Collected data entries:
============================================================
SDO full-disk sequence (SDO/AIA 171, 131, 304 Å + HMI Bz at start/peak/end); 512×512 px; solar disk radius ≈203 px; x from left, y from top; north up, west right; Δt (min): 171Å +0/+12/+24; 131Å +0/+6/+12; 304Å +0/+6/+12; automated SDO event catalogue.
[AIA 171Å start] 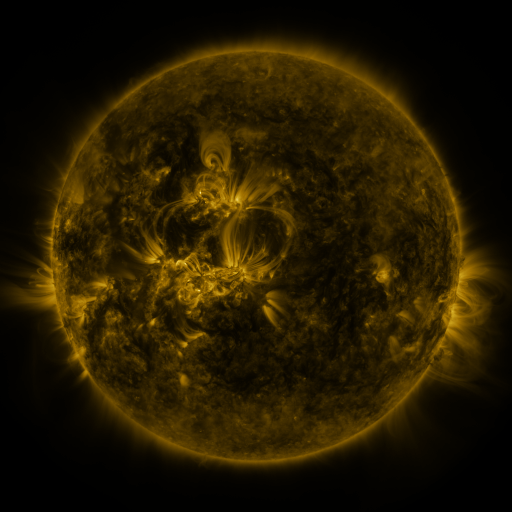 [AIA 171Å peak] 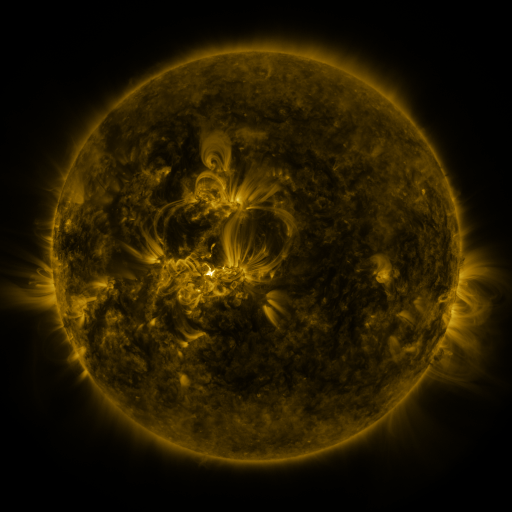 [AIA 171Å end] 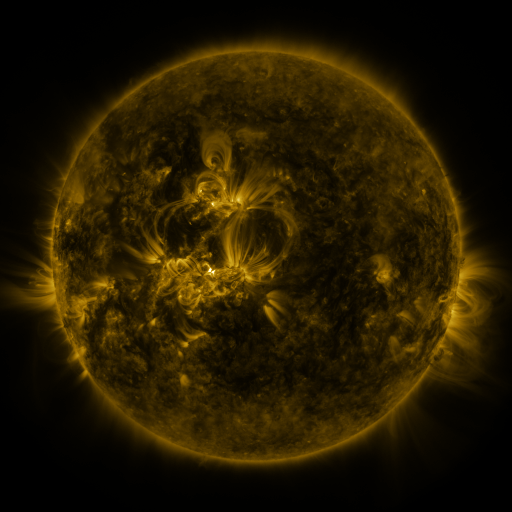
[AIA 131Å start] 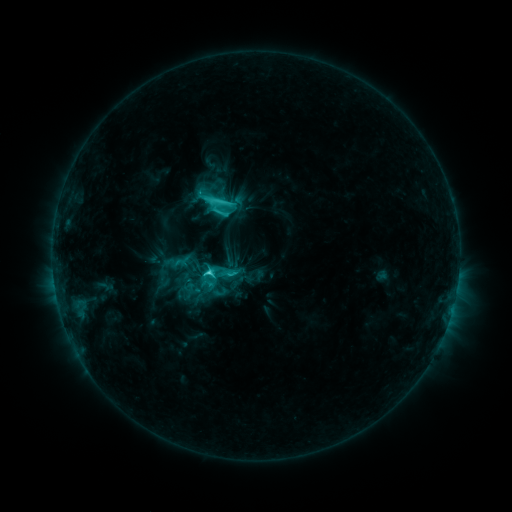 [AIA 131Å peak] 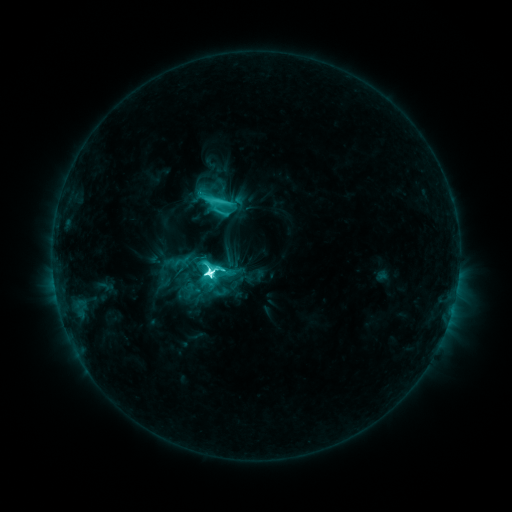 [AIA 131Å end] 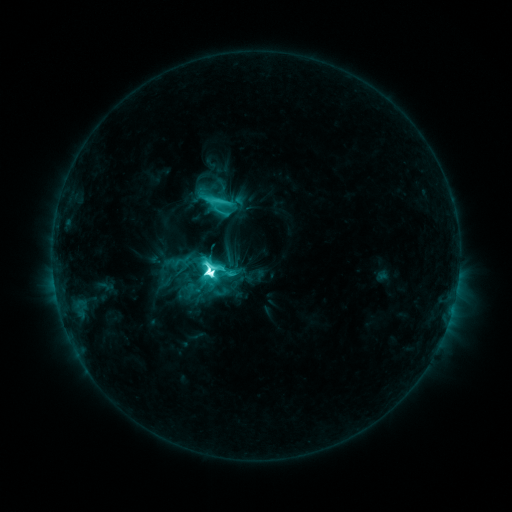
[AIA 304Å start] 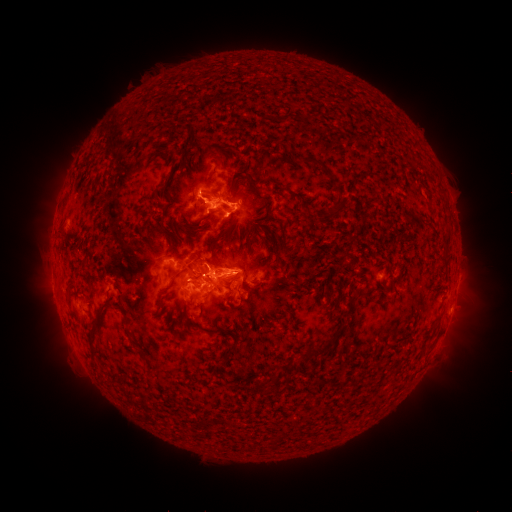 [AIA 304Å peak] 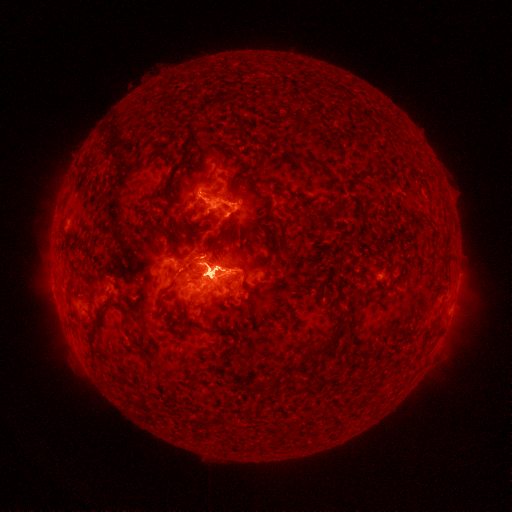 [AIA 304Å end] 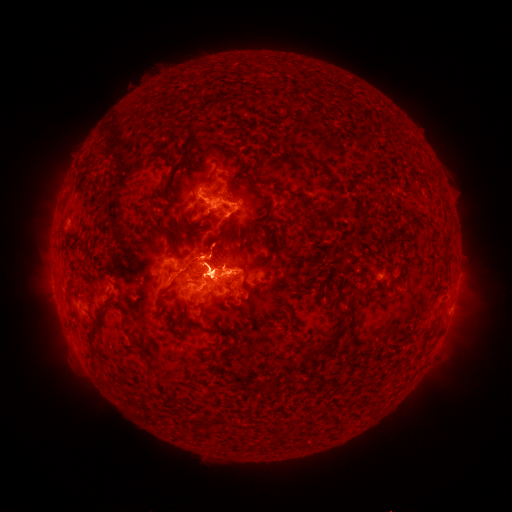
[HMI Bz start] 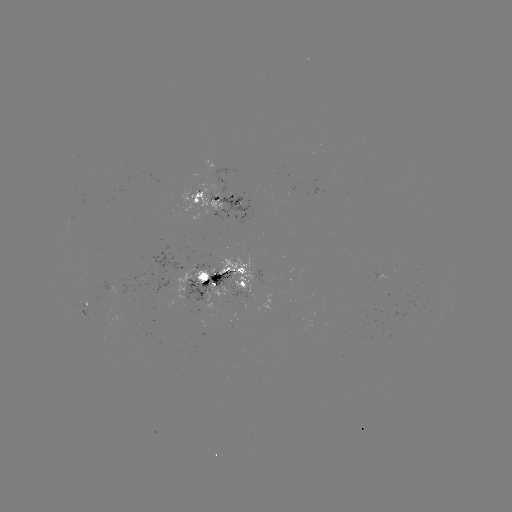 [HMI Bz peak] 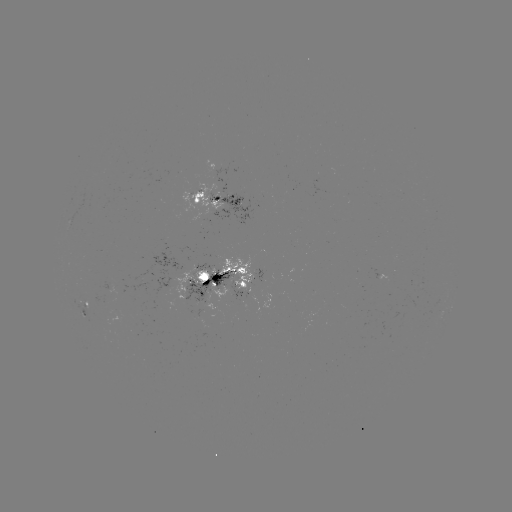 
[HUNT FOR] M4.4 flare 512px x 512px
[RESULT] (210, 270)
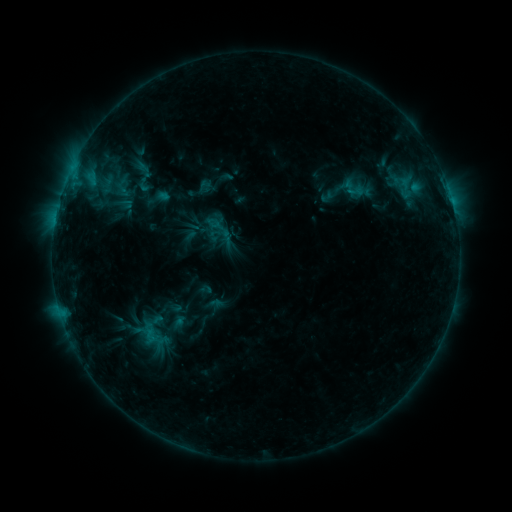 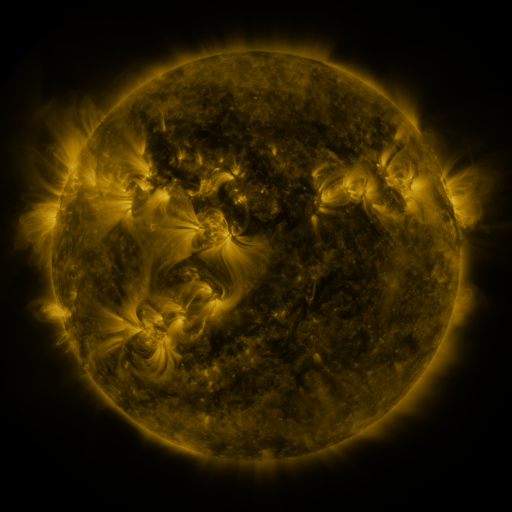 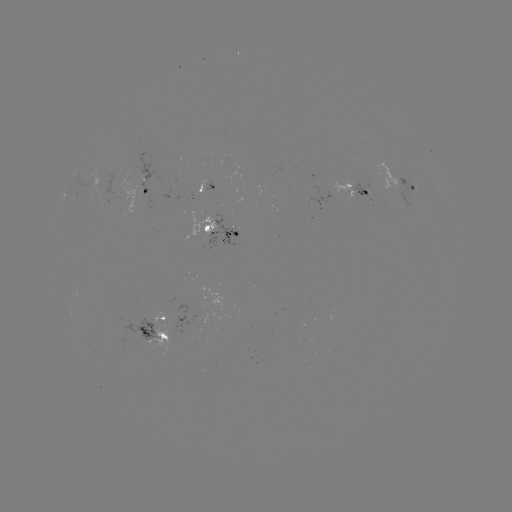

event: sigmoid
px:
============================================================
-- Your task --
Take each line above that holds the string "event" and copy it.

-- Output of the exercise --
SDO full-disk sequence (SDO/AIA 171, 131, 304 Å + HMI Bz at start/peak/end); 512×512 px; solar disk radius ≈203 px; x from left, y from top; north up, west right; Δt (min): 171Å +0/+12/+24; 131Å +0/+6/+12; 304Å +0/+6/+12; automated SDO event catalogue.
event: sigmoid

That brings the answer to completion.